** Data provided **
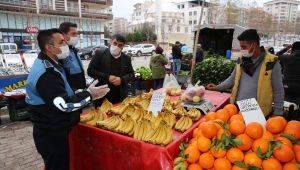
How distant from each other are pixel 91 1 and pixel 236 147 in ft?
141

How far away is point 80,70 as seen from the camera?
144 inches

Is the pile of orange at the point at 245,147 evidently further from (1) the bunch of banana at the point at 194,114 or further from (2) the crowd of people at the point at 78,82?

* * *

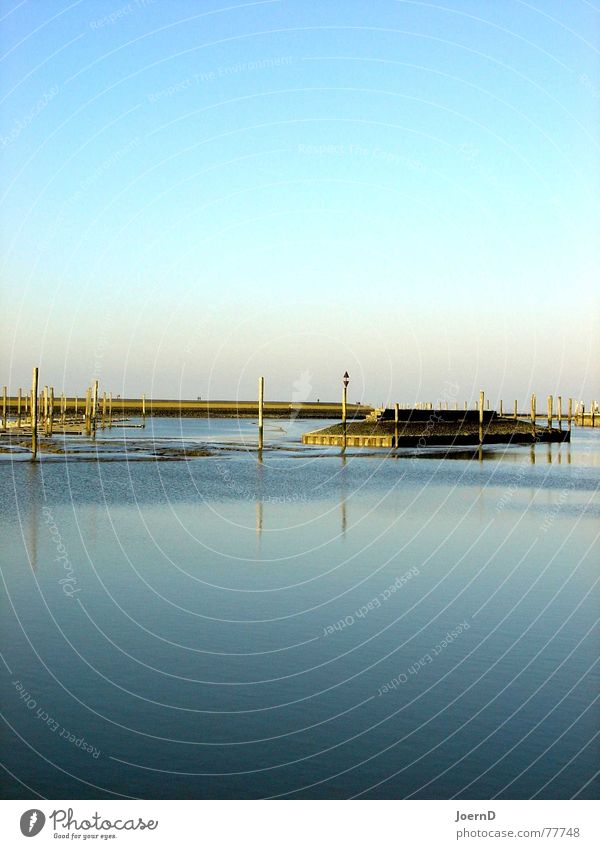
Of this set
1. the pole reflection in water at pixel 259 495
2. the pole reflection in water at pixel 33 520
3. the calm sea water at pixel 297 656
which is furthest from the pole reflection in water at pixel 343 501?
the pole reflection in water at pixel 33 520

** Stated problem **
State how many lines of the records above contain the string "pole", treating uppercase and lowercase as distinct. Give only the number.

** Finished task **
4